A single shot, the film is something like forty seconds long. In it, the father (August Lumière, Louis’s brother) gives the baby (Andrée Lumière) two spoonfuls of some kind of porridge or mush or soup. It’s something she has—to my eye, at least—tasted before, since she doesn’t make that surprised baby face about it. She more or less swallows, some of the mush remaining on her upper lip. The mother (Marguerite Lumière) keeps glancing over while she puts some sugar in her coffee cup and drinks fast. The baby is interested in her plate, in the object itself. The father gives her a biscuit, which she does not seem inclined to eat but which she—charmingly—offers first to someone offscreen, possibly her uncle, and then to her father. Abandoning the biscuit idea, the father then spreads some more food on her plate before offering her another spoonful. As the film ends, she’s raising her chin to avoid the spoon, still more interested in that plate.

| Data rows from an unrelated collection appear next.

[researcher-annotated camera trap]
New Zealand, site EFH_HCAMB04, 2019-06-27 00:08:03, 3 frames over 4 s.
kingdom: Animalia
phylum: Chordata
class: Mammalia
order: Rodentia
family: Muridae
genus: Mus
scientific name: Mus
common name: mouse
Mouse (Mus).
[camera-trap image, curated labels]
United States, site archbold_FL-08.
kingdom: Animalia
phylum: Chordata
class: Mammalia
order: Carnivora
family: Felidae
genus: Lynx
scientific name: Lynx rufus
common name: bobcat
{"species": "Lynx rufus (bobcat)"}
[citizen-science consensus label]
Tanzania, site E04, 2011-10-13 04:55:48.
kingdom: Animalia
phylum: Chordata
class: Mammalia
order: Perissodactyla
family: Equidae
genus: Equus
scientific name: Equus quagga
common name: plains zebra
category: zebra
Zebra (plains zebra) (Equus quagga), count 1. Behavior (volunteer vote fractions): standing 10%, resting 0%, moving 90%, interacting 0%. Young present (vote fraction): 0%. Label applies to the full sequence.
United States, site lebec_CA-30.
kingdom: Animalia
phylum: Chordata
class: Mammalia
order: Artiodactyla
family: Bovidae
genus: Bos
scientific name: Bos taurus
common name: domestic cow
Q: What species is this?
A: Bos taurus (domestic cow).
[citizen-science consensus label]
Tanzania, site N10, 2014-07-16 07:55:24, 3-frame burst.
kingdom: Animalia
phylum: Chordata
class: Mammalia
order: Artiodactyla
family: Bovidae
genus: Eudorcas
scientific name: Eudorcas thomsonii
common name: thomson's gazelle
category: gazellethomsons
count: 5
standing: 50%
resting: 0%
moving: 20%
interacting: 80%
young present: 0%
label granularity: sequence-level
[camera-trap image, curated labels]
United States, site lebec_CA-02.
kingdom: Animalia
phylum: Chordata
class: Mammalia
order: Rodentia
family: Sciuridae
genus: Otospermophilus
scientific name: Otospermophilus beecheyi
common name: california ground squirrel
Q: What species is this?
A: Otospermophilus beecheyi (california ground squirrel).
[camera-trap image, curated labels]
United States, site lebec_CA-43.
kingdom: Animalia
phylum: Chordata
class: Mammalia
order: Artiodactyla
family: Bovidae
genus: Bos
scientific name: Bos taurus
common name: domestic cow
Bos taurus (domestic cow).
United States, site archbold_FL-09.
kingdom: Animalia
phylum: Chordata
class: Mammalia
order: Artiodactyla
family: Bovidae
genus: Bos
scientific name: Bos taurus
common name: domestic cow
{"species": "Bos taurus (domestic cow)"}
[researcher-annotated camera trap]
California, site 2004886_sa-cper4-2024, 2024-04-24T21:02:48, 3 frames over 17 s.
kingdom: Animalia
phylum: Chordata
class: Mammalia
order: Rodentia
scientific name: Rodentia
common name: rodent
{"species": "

Understandably, most film people seem interested in the miracle of the way the new cinematograph was able to capture motion: it’s a windy day, and the mother’s and the baby’s wide sleeves and collars flutter and flap, as do the leaves of the trees behind them. But look, here it is, here we are: Andrée Lumière with mashed potatoes on her face, refusing a cookie. The first spoonful, the second, the third, each one an effort, each one a choice. This is more than what I would once have called a “dramatization of domestic labor” or something like that. It’s more like—this is not a side theme to be drawn out or made visible. It’s the stuff of the film itself, more so than the movement of the wind. It’s part of the miracle of film, that film shows the act of feeding a baby as what it is: ordinary, not easy, a process and a miracle. (It is also political.)
All of this feels particularly personal, too, because in fact last summer we were in La Ciotat, in the French seaside town where the Lumière Brothers made their films—including, I think, this one—and where the oldest surviving movie theater, the Eden, still stands. It was sort of an accident that we were there: we’d gone to Marseille to meet poet Liliane Giraudon, and then in the middle of pregnancy, I wanted to be somewhere pretty and quiet, by the ocean. I ate fresh figs off the roadside trees and swam in the Mediterranean twice a day and it was invigorating and wonderful, like a good dream. But there’s some kind of convoluted coincidence in the fact that I’m writing this now. If babies are in cinema’s blood, can I also claim, ridiculous as it is, that cinema is in my particular baby’s? In any case, it does not seem overstated to point out that this strange messy new life, offering another spoonful and another and another, is there on film, central to it even, from the very beginning.